* Document excerpt *
Segment Open
Scheduled festivities: Ribbon-cutting, performances by the Booker T. Washington High School Band and Michael’s Genuine Food & Drink will offer complimentary samples of dishes from the school’s cookbook, created with the market’s fresh produce.

There’s a great picture of Farmer Margie in the Miami Herald today! It’s on page 2A, or you can see it online.

Affordable farmers market nourishes Overtown residents

A new farmers market aims to make fresh fruits and vegetables accessible to Overtown residents.


Sarah Wallace can barely remember what it was like to eat fresh spinach, collard greens and carrots. It has been years since she has been able to afford any of her favorite fresh vegetables on $40 a month in food stamps.

Typically, Wallace makes do with canned beans and corn. That’s why she couldn’t help fighting back tears at the recent opening of the Roots in the City Farmers Market across the street from her Overtown apartment.
Segment Closed
Saved entries
Segment Open
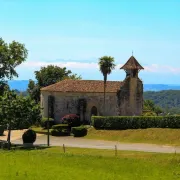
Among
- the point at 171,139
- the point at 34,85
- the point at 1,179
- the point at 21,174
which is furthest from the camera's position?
the point at 34,85

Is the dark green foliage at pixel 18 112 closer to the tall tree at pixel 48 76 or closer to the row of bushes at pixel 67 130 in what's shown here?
the row of bushes at pixel 67 130

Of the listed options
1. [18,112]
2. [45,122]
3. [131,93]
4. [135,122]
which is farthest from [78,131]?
[18,112]

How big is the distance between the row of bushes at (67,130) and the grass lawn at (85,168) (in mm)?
26913

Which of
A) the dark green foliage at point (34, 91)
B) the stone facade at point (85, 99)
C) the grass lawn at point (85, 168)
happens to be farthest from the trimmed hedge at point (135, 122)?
the dark green foliage at point (34, 91)

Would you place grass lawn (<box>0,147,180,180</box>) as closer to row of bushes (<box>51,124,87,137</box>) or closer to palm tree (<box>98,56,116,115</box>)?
row of bushes (<box>51,124,87,137</box>)

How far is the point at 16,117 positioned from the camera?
50062 mm

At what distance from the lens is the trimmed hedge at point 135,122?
59844 mm

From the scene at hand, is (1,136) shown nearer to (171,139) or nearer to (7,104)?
(7,104)

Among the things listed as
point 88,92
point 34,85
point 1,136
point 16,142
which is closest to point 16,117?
point 16,142

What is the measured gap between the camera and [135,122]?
62.3 meters

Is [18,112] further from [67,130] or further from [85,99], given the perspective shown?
[85,99]

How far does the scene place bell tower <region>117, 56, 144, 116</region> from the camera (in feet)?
231

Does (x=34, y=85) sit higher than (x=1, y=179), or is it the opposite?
(x=34, y=85)

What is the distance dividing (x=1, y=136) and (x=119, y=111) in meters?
19.2
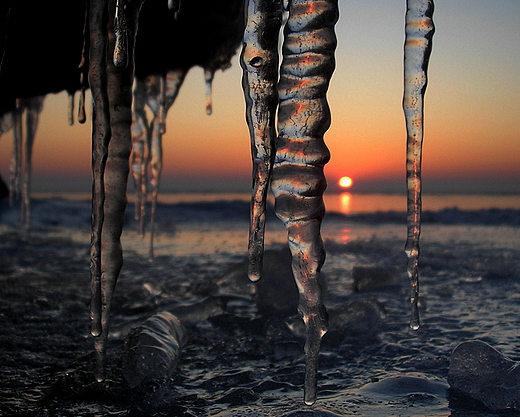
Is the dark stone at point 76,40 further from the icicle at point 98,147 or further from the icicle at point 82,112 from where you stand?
the icicle at point 98,147

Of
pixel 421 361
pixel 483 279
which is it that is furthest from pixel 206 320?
pixel 483 279

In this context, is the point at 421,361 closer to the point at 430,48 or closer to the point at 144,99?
the point at 430,48

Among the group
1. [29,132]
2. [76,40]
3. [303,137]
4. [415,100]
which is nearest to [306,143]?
[303,137]

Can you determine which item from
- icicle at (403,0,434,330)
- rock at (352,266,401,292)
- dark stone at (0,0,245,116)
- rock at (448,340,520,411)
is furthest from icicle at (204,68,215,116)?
rock at (448,340,520,411)

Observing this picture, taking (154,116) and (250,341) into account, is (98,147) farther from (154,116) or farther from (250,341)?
(154,116)

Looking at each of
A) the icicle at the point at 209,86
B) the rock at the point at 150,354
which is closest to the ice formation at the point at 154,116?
the icicle at the point at 209,86

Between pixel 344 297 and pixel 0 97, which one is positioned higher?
pixel 0 97
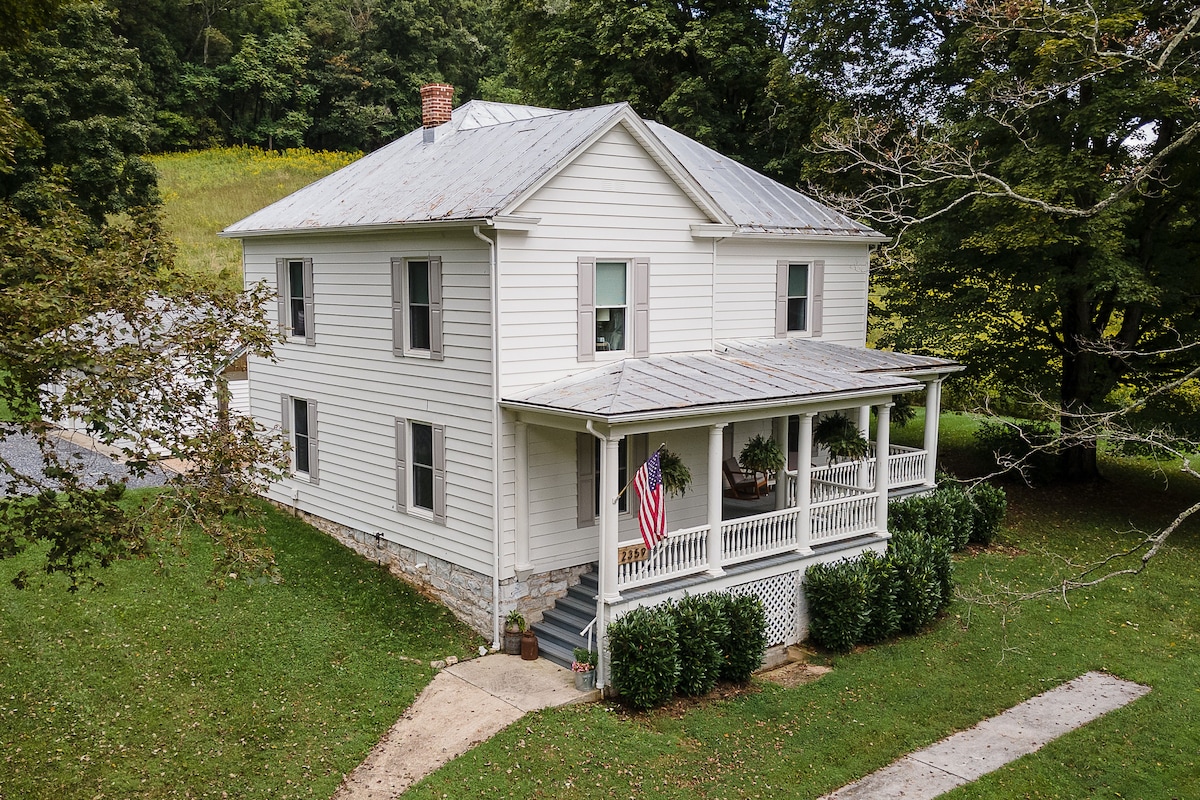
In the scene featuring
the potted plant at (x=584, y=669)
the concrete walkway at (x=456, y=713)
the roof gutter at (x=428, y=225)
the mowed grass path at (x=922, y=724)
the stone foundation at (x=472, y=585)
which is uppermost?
the roof gutter at (x=428, y=225)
Segment Closed
* Tasks for this exercise *
1) Can you sum up the Overtown farmers market text in two sentences?
2) Could you repeat everything in the Overtown farmers market text from "Scheduled festivities: Ribbon-cutting, performances" down to "to Overtown residents."?

* Answers by item number *
1) A new farmers market, Roots in the City, aims to make fresh fruits and vegetables accessible to Overtown residents, and its scheduled festivities include a ribbon-cutting, performances by the Booker T. Washington High School Band, and free samples from Michael's Genuine Food & Drink of dishes from the school's cookbook made with the market's produce. Sarah Wallace has been unable for years to afford fresh vegetables on $40 a month in food stamps and typically makes do with canned beans and corn, so she fought back tears at the market's recent opening across the street from her Overtown apartment.

2)
Scheduled festivities: Ribbon-cutting, performances by the Booker T. Washington High School Band and Michael’s Genuine Food & Drink will offer complimentary samples of dishes from the school’s cookbook, created with the market’s fresh produce.

There’s a great picture of Farmer Margie in the Miami Herald today! It’s on page 2A, or you can see it online.

Affordable farmers market nourishes Overtown residents

A new farmers market aims to make fresh fruits and vegetables accessible to Overtown residents.